JISC

Final report

Overview

Research is increasingly both driven by and a generator of data on a large scale, and this data is often managed using data grid middleware, such as Storage Resource Broker or its successor (with significantly enhanced functionality) iRODS In such dynamic grid environments, access management is of key importance. Identity-based authorisation does not scale well, and does not easily support role-based access. Moreover, the complexities of using certificates discourage uptake of grids among some researchers.
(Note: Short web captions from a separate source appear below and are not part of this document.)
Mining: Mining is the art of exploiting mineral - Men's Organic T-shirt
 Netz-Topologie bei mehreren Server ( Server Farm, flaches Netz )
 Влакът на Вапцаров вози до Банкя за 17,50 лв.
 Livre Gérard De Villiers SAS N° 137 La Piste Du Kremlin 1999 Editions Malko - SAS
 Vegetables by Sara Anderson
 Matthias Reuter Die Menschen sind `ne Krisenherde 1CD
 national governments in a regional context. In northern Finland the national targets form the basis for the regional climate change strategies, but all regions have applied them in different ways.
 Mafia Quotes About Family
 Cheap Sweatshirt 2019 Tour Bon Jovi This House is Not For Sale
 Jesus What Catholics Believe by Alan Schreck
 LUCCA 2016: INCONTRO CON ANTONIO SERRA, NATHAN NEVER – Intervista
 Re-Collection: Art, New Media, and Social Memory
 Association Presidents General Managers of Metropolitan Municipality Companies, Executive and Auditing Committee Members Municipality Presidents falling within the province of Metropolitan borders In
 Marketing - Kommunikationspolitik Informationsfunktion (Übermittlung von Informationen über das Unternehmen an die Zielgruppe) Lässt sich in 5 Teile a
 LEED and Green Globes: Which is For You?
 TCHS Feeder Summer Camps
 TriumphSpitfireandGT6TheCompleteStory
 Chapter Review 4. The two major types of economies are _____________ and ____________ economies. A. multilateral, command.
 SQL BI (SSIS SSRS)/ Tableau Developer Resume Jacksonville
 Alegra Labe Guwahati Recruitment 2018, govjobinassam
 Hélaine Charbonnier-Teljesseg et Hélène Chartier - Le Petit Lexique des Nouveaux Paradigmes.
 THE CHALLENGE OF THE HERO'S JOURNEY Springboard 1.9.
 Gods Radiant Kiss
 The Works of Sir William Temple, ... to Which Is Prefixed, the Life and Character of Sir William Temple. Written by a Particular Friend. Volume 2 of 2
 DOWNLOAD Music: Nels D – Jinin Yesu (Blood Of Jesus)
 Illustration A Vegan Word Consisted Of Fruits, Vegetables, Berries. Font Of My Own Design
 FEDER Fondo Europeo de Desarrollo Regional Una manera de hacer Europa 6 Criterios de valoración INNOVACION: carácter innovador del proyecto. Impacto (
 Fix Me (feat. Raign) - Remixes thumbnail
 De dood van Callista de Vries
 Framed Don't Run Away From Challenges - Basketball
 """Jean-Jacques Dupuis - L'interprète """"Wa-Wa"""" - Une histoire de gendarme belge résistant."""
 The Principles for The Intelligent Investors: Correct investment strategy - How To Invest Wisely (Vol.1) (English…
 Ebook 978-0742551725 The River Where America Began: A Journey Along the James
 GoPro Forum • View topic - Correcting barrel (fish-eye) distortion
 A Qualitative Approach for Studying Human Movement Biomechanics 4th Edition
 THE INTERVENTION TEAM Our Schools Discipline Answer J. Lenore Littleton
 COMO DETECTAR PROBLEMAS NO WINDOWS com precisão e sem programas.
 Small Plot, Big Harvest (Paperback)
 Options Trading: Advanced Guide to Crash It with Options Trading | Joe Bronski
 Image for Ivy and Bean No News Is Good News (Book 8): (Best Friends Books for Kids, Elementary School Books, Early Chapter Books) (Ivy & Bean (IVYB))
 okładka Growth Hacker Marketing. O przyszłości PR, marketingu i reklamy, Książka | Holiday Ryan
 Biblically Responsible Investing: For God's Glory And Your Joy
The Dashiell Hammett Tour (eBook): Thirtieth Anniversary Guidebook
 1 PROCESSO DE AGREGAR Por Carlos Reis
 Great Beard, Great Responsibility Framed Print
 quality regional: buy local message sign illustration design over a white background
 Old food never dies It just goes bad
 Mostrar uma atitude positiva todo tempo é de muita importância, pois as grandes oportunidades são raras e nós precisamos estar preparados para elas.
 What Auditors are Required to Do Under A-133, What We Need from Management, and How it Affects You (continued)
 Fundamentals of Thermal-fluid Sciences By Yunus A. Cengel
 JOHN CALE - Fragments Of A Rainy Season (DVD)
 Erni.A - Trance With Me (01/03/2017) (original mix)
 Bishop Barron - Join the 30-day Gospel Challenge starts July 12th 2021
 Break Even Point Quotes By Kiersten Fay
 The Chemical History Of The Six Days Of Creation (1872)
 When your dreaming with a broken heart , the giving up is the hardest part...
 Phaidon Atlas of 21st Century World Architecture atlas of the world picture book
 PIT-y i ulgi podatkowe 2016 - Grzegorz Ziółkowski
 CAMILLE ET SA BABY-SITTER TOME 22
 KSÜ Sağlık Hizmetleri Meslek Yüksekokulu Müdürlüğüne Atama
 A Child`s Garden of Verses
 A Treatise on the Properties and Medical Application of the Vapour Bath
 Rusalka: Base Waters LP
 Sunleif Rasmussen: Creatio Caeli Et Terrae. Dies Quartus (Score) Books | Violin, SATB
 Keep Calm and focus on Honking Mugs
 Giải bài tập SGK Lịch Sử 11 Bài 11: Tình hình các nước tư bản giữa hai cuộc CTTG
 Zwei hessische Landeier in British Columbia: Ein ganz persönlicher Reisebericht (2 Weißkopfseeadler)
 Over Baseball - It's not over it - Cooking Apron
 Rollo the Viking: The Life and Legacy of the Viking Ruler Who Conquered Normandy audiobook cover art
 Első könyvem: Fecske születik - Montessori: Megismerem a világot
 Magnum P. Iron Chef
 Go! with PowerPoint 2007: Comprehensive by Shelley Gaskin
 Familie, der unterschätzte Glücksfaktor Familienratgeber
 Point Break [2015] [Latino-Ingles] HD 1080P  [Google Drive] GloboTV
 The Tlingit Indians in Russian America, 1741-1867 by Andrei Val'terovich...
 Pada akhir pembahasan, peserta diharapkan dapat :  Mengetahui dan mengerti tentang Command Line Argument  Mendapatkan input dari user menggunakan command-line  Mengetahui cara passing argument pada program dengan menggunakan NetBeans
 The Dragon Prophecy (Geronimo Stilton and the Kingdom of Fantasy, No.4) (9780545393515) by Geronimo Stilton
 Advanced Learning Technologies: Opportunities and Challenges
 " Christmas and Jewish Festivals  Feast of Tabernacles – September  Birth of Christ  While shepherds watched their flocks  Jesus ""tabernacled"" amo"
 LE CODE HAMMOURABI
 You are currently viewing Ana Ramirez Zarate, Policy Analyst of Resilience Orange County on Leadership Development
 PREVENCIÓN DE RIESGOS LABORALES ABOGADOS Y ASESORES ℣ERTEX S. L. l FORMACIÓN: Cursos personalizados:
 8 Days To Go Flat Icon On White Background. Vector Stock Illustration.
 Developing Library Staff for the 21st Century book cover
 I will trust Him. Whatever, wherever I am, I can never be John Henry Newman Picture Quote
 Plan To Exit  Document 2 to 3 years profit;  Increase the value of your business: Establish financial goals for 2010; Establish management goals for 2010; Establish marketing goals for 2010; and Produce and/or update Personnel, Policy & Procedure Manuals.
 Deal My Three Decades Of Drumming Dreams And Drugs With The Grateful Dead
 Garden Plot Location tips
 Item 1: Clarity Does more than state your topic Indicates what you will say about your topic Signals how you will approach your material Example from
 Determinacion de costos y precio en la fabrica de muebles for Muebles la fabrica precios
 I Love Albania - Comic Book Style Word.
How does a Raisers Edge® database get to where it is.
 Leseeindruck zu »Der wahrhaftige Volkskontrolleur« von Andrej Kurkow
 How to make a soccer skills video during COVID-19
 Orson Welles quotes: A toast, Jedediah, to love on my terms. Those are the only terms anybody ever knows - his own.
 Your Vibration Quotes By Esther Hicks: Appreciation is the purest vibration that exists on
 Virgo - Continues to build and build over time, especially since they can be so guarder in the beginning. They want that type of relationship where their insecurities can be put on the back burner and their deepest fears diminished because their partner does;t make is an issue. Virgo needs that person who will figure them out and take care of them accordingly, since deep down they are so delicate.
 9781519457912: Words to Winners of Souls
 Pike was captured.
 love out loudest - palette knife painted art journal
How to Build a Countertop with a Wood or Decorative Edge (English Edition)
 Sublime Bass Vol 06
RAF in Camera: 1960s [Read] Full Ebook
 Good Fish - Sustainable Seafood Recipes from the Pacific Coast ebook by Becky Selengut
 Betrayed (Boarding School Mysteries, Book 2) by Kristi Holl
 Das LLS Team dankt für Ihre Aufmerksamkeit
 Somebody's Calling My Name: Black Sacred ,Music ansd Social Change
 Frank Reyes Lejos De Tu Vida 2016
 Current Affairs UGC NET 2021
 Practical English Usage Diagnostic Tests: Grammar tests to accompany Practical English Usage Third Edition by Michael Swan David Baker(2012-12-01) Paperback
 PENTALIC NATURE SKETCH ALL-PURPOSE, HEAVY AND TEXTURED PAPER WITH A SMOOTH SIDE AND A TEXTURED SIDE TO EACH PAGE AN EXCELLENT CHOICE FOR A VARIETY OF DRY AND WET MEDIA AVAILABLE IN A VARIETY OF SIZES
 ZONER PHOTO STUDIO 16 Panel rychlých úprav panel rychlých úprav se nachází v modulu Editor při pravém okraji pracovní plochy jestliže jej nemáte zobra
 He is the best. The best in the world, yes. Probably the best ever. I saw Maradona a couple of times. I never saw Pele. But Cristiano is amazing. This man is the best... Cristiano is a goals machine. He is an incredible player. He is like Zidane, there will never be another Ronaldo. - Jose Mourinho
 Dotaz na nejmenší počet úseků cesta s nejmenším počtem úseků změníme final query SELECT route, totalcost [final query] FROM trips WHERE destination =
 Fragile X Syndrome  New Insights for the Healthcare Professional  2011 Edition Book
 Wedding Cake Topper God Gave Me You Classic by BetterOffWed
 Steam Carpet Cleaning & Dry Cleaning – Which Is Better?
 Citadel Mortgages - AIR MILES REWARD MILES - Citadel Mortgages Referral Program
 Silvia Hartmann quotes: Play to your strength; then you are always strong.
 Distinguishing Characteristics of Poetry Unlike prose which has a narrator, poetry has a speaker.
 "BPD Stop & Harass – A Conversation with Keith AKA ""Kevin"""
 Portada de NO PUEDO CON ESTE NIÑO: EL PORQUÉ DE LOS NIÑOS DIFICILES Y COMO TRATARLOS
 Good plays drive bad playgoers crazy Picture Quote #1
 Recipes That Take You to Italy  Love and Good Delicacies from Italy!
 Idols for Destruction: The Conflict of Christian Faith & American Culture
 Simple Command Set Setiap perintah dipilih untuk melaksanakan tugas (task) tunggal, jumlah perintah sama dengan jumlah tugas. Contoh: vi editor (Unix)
If a broader community is to engage with grids, access management must be addressed to their satisfaction.

Aims and objectives

The project will address two complementary aspects of access management for virtualised resources in iRODS data grids:

• access control that allows fine-grained access rights to be defined for roles, not just user identities.
• capture and recording of provenance metadata that tracks access to resources.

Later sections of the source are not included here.